Bu grup içindeki yıldızlar arasında daha önce yapılan araştırmalarda dört Jüpiter'e benzeyen gezegen keşfedilmişti. Ancak bu yeni çalışma, Güneş'imizden 0.8 kat daha fazla kütleye sahip olduğu tahmin edilen 30 yıldıza odaklandı. Yeni çalışmaya göre, bu 30 yıldızın 20'sinin muhtemelen stabil yörüngelerde Jüpiter'e benzer gezegenlere ev sahipliği yaptığı belirtiliyor.
Bu yıldızlar etrafında Jüpiter benzeri gaz devlerinin bulunma olasılığı oldukça şaşırtıcı çünkü bu yıldızlar, Güneş'imizin oluştuğu tahmin edilen 100 milyon yaşındaki Jüpiter'den çok daha genç, yalnızca 20 milyon yaşındalar.
Ancak, Jüpiter benzeri gezegenlerin bu yıldızlar etrafında dönme olasılığı oldukça şaşırtıcıdır çünkü bu gezegenler, kendi yıldızlarını oldukça uzak mesafelerde çevrelerler. Bu nedenle bu tür sistemleri incelemek oldukça zorlu bir görevdir çünkü bu gezegenlerin yıldızlarını çevreledikleri uzak mesafeler nedeniyle bir tur tamamlamaları için onlarca yıl gerekebilir.
Dolayısıyla, bu tür sistemleri gözlemleyen teleskoplar, bir gezegenin yıldızının önünden geçişi sırasında meydana gelen bir olay olan "geçiş"i tespit etmek için birden fazla onyıl boyunca veri toplamak zorundadır. Şu an için bu, gezegenleri tespit etmek için en yaygın kullanılan yöntemdir.
Ancak Jüpiter benzeri gezegenlerin onyıllık yörüngeleri, mevcut geçişlere dair verilerin yetersiz olduğu anlamına gelir, çünkü bir gezegeni tespit etmek için en az üç geçiş gerekir.
Gratton, "Sadece otuz yıl önce Güneş Sistemi dışında herhangi bir gezegenden haberdar değildik, bu nedenle belirli gezegen sınıflarını keşfetmede hala zorluklar yaşamamız şaşırtıcı olmamalı" diyor. Şu an için "Jüpiter'e benzeyen gezegenlerin en kütleye sahip olanlarını tespit edebiliyoruz."

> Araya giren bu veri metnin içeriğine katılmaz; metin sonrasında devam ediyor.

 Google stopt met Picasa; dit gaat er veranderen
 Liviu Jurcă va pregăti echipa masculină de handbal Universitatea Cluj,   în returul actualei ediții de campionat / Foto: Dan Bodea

Örneğin, bu yılın başlarında, araştırmacılar Dünya'dan 5 bin ışık yılı uzaklıkta bulunan, tozlu yığınlarının hala oluşma aşamasında olan bir gezegen sisteminin içine bakma fırsatı buldular. Bu tozlu yığınlar, ilerleyen zamanlarda Jüpiter gibi gaz devlerine dönüşebilir.